+If your pull request is small, for example one or two commits each containing
+only a few lines of code, then it is easy for the maintainers to review.
+
+If you are creating a larger pull request, then please help the maintainers
+with making the reviews as straightforward as possible:
+
+* The smaller the PR, the easier it is to review. In particular if a PR is too
+ large to review in one sitting, or if changes are requested, then the
+ maintainer needs to repeatedly re-read code that has already been considered.
+* The commit history is important. This is a large codebase, developed over many
+ years by many developers. We frequently need to read the commit history (e.g.

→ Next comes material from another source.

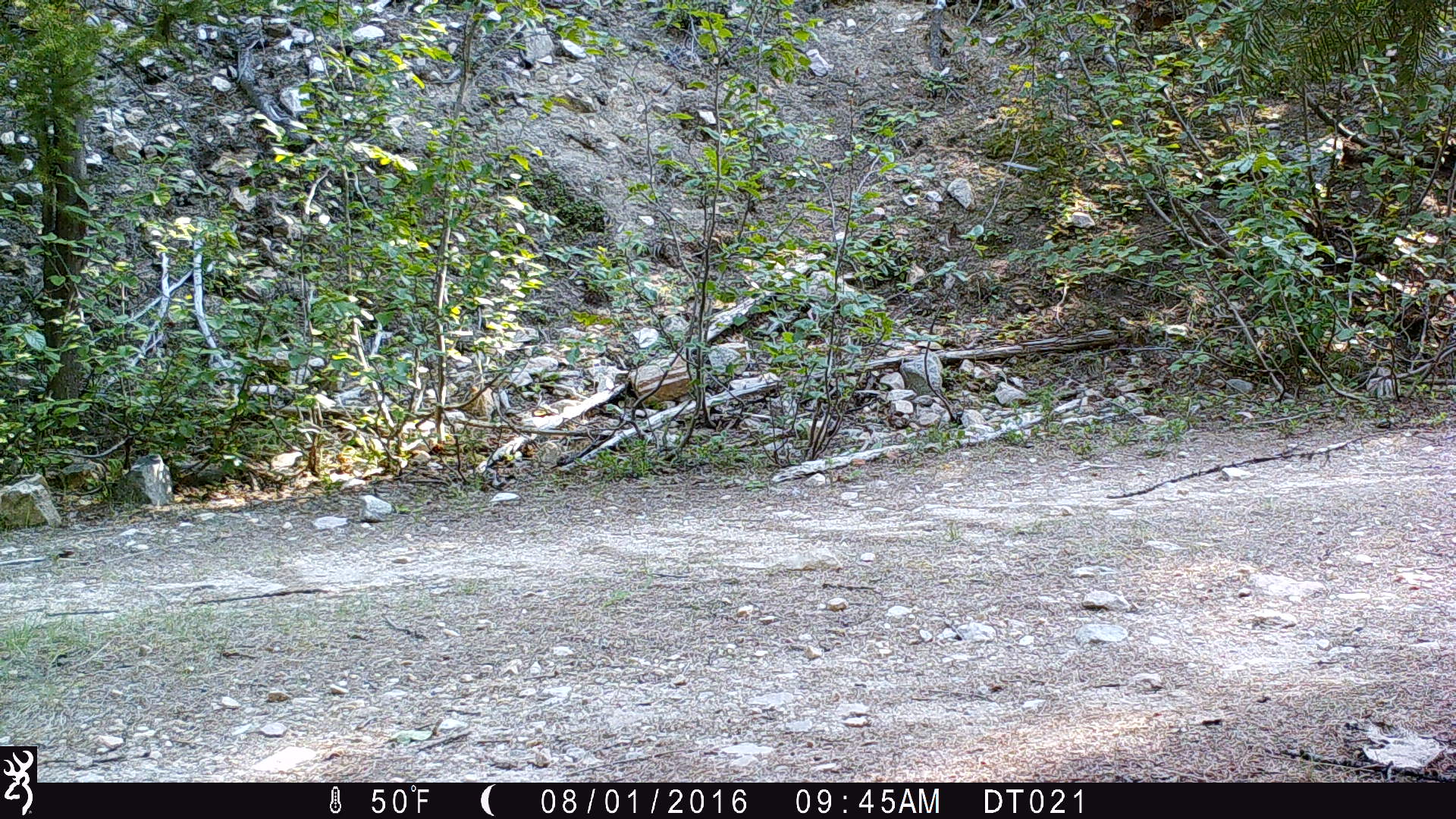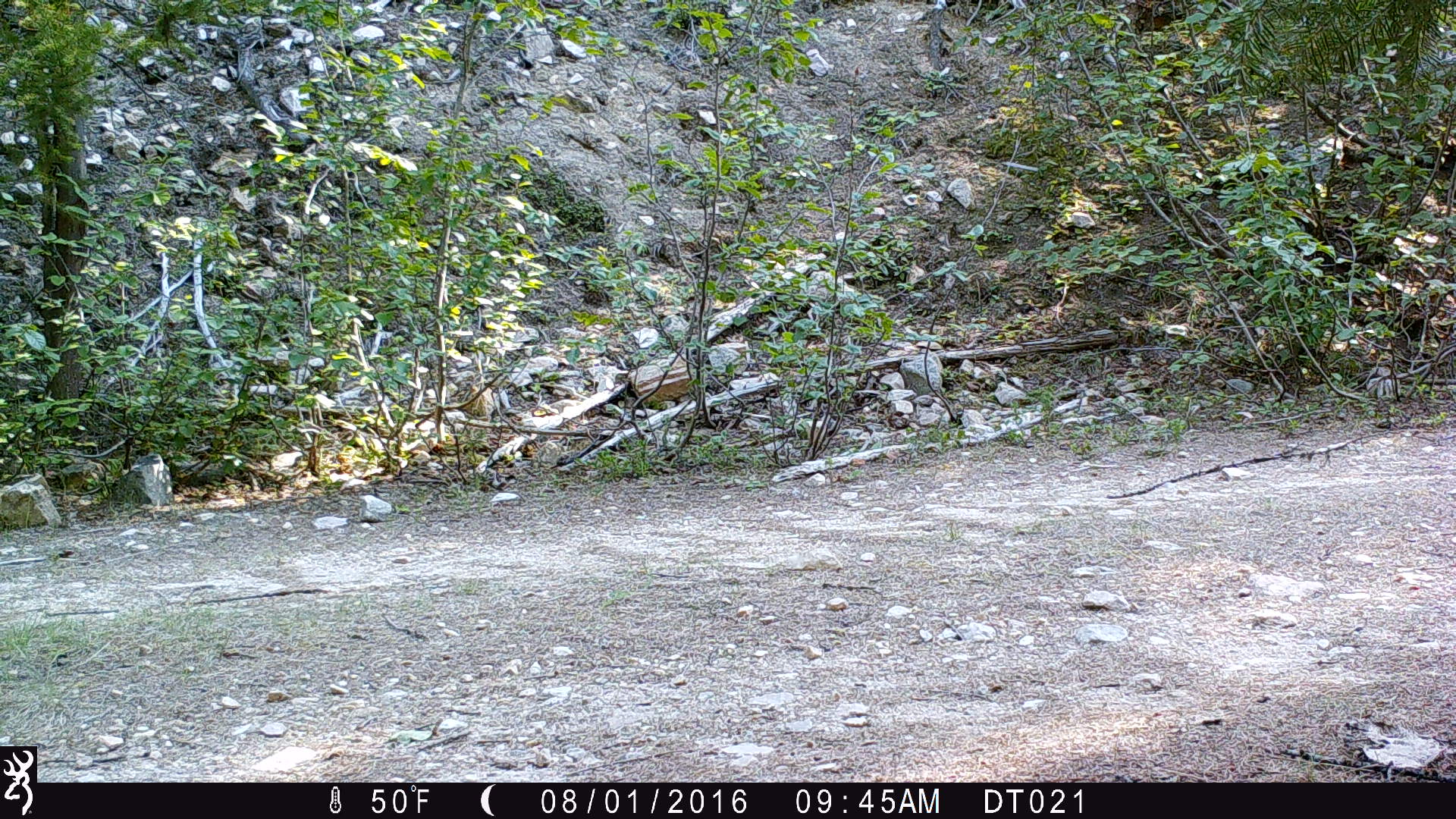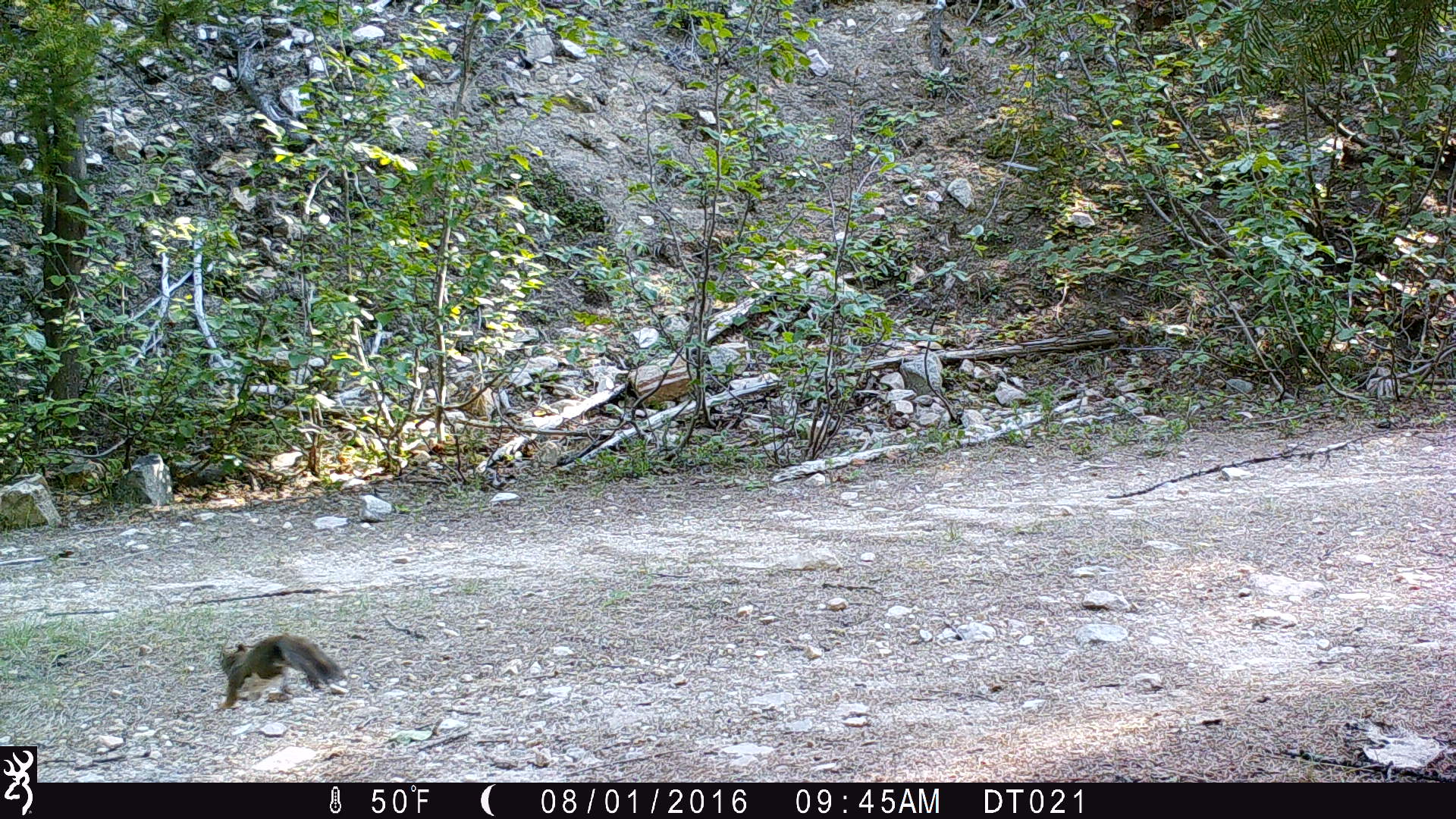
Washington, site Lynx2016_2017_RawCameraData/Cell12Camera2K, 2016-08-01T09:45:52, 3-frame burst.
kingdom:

+ using `git blame`) to figure out what is going on. So small, understandable,
+ and relevant commits are important for other developers looking back at your
+ work in future.
+
+If you are creating a large pull request then please:
+
+* Consider splitting your pull request into multiple PRs. If part of your work
+ can be considered standalone, or is a foundation for the rest of your work,
+ please submit it separately first.
+* Avoid including "fixup" commits. If you have added a fixup commit (for example
+ to fix a rubocop warning, or because you changed your own new code) please
+ combine the fixup commit into the commit that introduced the problem.
+ `git rebase -i` is very useful for this.
+* Avoid including "merge" commits. If your PR can no longer be merged cleanly
+ (for example, an unrelated change to Gemfile.lock on master now conflicts with
+ your PR) then please rebase your PR onto the latest master. This allows you to
+ fix the conflicts, while keeping the PR a straightforward list of commits. If
+ there are no conflicts, then there is no need to rebase anything.